BUG: Responses API with structured output AND Code Interpreter does not provide annotations?

I am excited to have code interpreter in Responses, finally allowing ‘full’ migration from Assistants API. I am running into a problem that it seems that UNLESS the ouput is text there is no consistent way to retrieve the files code generator creates.

The easiest way to test/debug is this prompt “Create a chart that plots 1,2,4, 8 against equal x steps. Output an annotated message that has the the file name in it.” (Enable Code interpreter and output ‘text’) - > this works fine. You will see the file show up in as part of the code interpreter message and also in the text message that follows.

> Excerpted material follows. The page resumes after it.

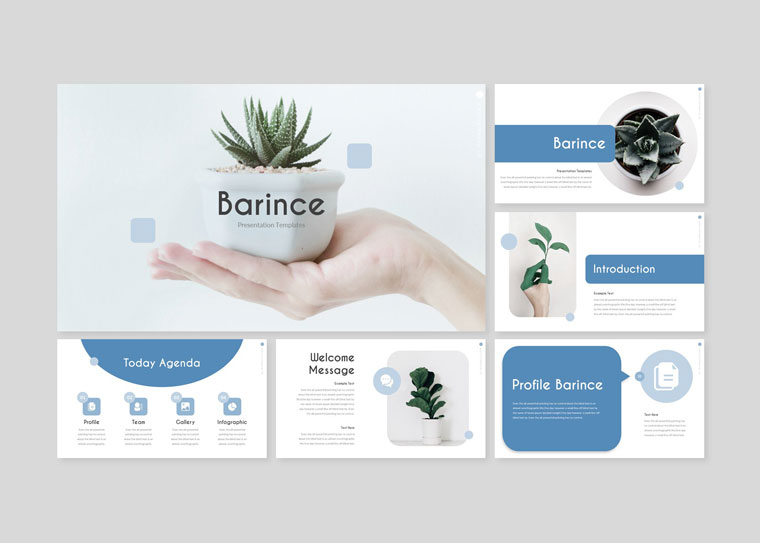 BARINCE PowerPoint Template.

Now if you change the output to ‘json’ (And add the output directive) there is no file attached to either messages (not in the final output and not in the interpreter session message) (Prompt: Create a chart that plots 1,2,4, 8 against equal x stept. Output the file as chart.png and create a nice title in the output JSON attribute “title”)

I have retested this with several models - only 4o is able to do this correct most of the time. All other models, including 4.1 and o3 will fail. I have flagged a lot of playground outcomes as either ‘good’ or ‘bad’ based on the outcome - hope that helps. For now the solution is to simply choose text output, in which case it almost always works across models, with gpt-4o still creating the best response.

3 Likes

I am having a similar issue. I am not able to find the output of the executed code regardless of how I ask for it. This is my code:

  stream=True,
  tools=[{
      "type": "code_interpreter",
      "container": {
          "type": "auto",
          "file_ids": ["file-TXT3RH5yycr7MAX2H8kLvq"]
      }
  }],
  input=[{
      "role": "user",
      "content": [{ "type": "input_text", "text": "Run python code that shows exactly how many columns this spreadsheet has and what the name for each column is. " }]
  }],
  reasoning={"effort": "medium", "summary": "auto"},
  text={"format": {"type": "text"}},

Do you know how to access the file content and the output of the executed code? @jlvanhulst

I go through all the output messages to pick out the container responses. Then with the container_id I do list files.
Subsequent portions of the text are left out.